Je dois répondre de mes actes par rapport à ma puissance d’agir face au Mal. De là découle la Responsabilité, son sens même.

Il te semble donc que la poursuite de la vie bonne totalement indépendante du sort de l’Autre est impossible. L’être humain est un être vivant sensible, intelligent et conscient. Il est relié au reste de l’Humanité et du Vivant, en totale interdépendance. Son sort dépend du sort de l’Autre. La Reliance est donc indispensable à la vie bonne. Nul homme n’est une île, un tout en soi.

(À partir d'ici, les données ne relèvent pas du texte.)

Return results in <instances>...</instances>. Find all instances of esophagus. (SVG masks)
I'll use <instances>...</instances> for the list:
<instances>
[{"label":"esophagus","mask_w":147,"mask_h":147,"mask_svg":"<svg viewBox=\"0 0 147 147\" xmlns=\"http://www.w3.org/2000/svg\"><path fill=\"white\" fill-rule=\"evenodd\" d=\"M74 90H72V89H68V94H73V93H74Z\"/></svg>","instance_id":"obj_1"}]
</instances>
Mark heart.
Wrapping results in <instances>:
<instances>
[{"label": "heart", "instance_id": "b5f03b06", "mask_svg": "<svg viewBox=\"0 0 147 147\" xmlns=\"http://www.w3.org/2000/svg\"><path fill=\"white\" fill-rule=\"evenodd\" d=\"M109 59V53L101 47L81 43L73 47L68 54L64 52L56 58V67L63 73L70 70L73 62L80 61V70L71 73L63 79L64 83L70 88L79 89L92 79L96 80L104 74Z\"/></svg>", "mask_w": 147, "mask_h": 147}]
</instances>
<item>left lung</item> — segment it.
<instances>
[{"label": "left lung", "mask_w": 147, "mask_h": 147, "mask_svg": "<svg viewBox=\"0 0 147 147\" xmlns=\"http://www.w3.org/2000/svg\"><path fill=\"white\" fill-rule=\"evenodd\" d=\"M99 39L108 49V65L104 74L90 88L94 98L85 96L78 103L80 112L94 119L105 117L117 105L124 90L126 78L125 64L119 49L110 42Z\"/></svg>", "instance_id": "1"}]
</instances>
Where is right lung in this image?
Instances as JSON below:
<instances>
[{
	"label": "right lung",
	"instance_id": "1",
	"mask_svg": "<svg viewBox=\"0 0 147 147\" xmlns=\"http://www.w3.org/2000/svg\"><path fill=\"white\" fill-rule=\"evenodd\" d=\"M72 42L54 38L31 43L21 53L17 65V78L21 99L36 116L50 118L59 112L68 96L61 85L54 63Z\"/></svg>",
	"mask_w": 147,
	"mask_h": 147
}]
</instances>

T’engager à minimiser le Mal, outre faire le Bien, ressemble donc furieusement à un impératif catégorique, absolu. Même l’ermite qui se suffit à lui-même en théorie, doit agir pour empêcher qu’on commette du mal envers un Autre, l’enfant vulnérable étant la quintessence de cet autre vulnérable.

La vie bonne, nécessairement, ne peut se concevoir sans lutter contre le Mal, qui détruit nécessairement le Bien dans son potentiel et sa réalisation. La figure célèbre de l’archange Saint Michel qui terrasse le Mal, représenté comme le diable ou un dragon, symbolise ce terrible constat : le Bien ne peut rester désarmé face au Mal. Le Bien doit avoir une puissance suffisante pour ne pas être anéanti par la puissance du Mal. La vie bonne, nécessairement, ne peut se concevoir sans l’Engagement. Et l’Engagement consiste en maximiser le Bien et minimiser le Mal. Une éthique de l’engagement est donc indispensable. Une stratégie de l’engagement est donc indispensable.

Que faire de ton existence, face au Mal ? Exister, Contempler l’Existence, Créer, Aimer… et t’Engager.

L’archange Saint Michel

Peinture de Guido Reni, église Santa Maria della Concezione, Rome, 1636.